Les Milles is a district of Aix-en-Provence ( Département Bouches-du-Rhône ) in southern France and the name of the French internment camp located there (also called Camp des Milles ; it is sometimes also referred to in French as a concentration camp).

The most famous prisoners , among whom were Jews , communists , intellectuals and artists , include Lion Feuchtwanger , Golo Mann , Franz Hessel , Max Ernst , Heinrich Maria Davringhausen , Anton Räderscheidt , Walter Hasenclever , Karl Wilczynski , Samuel Schmitt and Georg Scheuer .

The Aix-Les Milles airfield is also located here .

History of the camp

Warehouse building
Memorial: cattle trucks for transporting Jews to the German concentration camps

The internment camp was built in an old brick factory. After the start of the war, the first prisoners , German and Austrian, but also Eastern European Jews and intellectuals who had fled Hitler and Stalin and were now considered "étrangers indésirables" (undesirable foreigners) in France, came to Les Milles at the beginning of September 1939 . At the beginning of November 1939 there were about 1,500 prisoners in the camp; in March 1940 there were only 140 left after their releases.

In June 1940 the Germans marched into France ( Western campaign, Red case ). Germans and Austrians were interned. Former Spanish fighters also came here from other camps. In mid-June, 3,000 prisoners were living in the camp under catastrophic conditions. After the surrender-like armistice in Compiègne on June 22, 1940, the commandant of the camp tried to bring 2,010 prisoners to safety from the Germans. He sent her on a train to Bayonne , where a ship was waiting for her. During the journey the rumor spread that 2,000 German soldiers were on their way to Bayonne, whereupon some refugees tried to get away on their own, which few succeeded.

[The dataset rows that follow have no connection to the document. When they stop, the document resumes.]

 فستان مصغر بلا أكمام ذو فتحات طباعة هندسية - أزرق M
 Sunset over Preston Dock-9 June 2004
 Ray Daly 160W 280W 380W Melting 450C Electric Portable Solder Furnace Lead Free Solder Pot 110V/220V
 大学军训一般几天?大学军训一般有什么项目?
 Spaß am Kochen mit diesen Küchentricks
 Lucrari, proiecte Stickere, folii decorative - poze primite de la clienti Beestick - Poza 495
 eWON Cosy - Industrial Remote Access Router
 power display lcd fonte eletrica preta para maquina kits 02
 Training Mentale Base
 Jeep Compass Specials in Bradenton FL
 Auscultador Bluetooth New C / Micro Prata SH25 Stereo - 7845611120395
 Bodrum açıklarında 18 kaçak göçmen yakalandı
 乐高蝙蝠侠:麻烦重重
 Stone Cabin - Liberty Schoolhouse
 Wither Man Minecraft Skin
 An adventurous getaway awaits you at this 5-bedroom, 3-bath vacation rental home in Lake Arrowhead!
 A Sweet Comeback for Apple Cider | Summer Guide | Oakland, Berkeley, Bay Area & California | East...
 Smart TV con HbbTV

On September 30, 1940, Ernst Kundt reported this number for the camp: " Internees: 152, including 55 Aryans " (the rest were therefore Jews according to Hans Globke's definition) to the Foreign Office in Berlin, which was involved in the deportation preparations. In 1942, 2,000 people were deported from here to Auschwitz .

After the capitulation of France, the camp in the "Free Zone" was increasingly used as a deportation camp . The first prisoners in the converted camp were Jews from Baden who were deported here at the end of October 1940 as part of the Wagner-Bürckel campaign and supposedly - according to the Madagascar Plan - were to be deported. But nothing came of it, and after the Wannsee Conference , Jews were deported from Les Milles to extermination camps. The Vichy regime committed itself to the German occupiers to hand over all the prisoners requested by them. The Vichy regime had promised Nazi Germany that it would extradite 10,000 foreign - mostly German and Austrian - Jews. This happened in August and September 1942. Although the occupiers hadn't asked for it, the French authorities also included children - because they didn't want to look after orphans later. From Les Milles, five trains with a total of 2,000 Jews took the route via the Drancy assembly camp near Paris to Auschwitz.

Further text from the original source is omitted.